For the last step that Deveno suggested, can you rewrite (ba)⁵?

 

[xcr]

ab=b²a
b^-1ab=ba
(b^-1ab)⁵=(ba)⁵
(b^-1a⁵b)=(ba)⁵
b^-1eb=(ba)⁵
b^-1b=(ba)⁵
e=(ba)⁵

Therefore |a|=|ba|

As for proving that (ba)^m≠e for m<5, do I just show that when m=1,2,3,4, you get b^-1a^mb=(ba)^m, which ≠e?

Then do I just show that (aba^-1)ⁿ=(b²)ⁿ, which can be rearranged as b^-nabⁿ=bⁿa.

Not sure what to do from here. If I raise both sides to the 5th power, I would get e=(bⁿa)⁵

 

[I like Serena]

Yes, that looks good!

Consider that (ba)⁵=b(ab)⁴a...

 

[Deveno]

ab=b²a
b^-1ab=ba
(b^-1ab)⁵=(ba)⁵
(b^-1a⁵b)=(ba)⁵
b^-1eb=(ba)⁵
b^-1b=(ba)⁵
e=(ba)⁵

Therefore |a|=|ba|

As for proving that (ba)^m≠e for m<5, do I just show that when m=1,2,3,4, you get b^-1a^mb=(ba)^m, which ≠e?

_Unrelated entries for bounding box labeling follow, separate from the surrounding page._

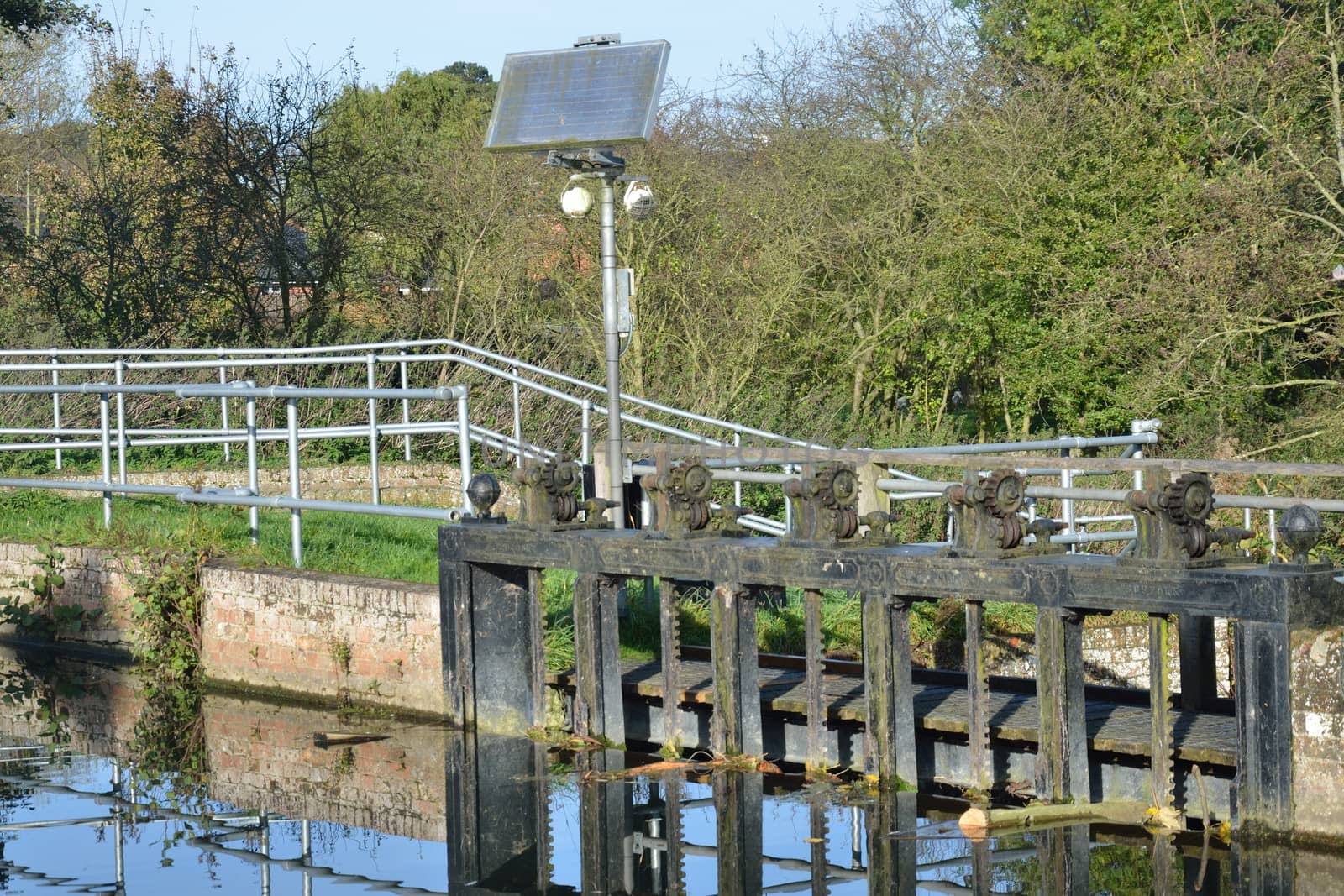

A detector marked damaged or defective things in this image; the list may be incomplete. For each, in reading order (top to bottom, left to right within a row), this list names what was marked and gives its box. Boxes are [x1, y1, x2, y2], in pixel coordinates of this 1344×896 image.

rusty gear wheel [984, 469, 1021, 518]
rusty gear wheel [1161, 469, 1215, 527]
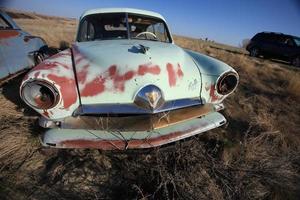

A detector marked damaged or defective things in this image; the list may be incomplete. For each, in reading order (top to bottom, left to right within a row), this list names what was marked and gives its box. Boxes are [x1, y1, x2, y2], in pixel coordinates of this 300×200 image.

abandoned car [0, 10, 47, 82]
rusty car body [0, 10, 47, 83]
rust spot [47, 74, 77, 108]
abandoned car [19, 8, 239, 149]
rusty car body [19, 8, 239, 150]
rusty metal panel [41, 111, 225, 149]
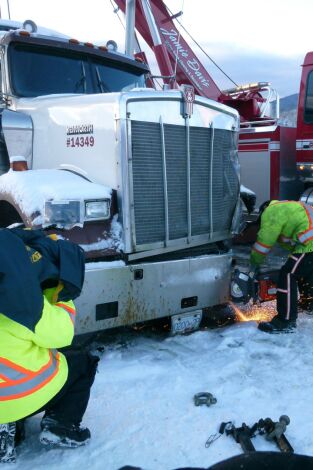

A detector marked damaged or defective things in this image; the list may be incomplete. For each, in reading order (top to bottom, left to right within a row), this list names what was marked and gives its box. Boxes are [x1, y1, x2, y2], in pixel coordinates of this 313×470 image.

damaged truck bumper [74, 253, 230, 334]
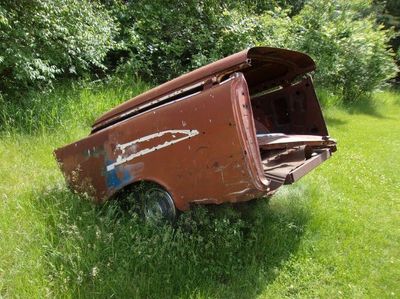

Then do I just show that (aba^-1)ⁿ=(b²)ⁿ, which can be rearranged as b^-nabⁿ=bⁿa.

Not sure what to do from here. If I raise both sides to the 5th power, I would get e=(bⁿa)⁵

the idea is, if we can get e = (ba)⁵ = b^ra^s, with hopefully (if things go well) s = 5, well then we'll have an equation that tells us something about the order of b, which is what we were after in the first place. I like Serena has given you a VERY good place to start...

 

[xcr]

ok so I took e=(ba)⁵=b(ab)⁴a=b(ab)(ab)(ab)(ab)a. I then took ab=b²a and substituted it in. After doing this REPEATEDLY I moved all the b's to the left and all the a's to the right. I ended up with e=b³¹a⁵, but a⁵=e, so e=b³¹e, or e=b³¹. Therefore the order of b is 31. Felt like I was doing the right steps but not very confident in that answer.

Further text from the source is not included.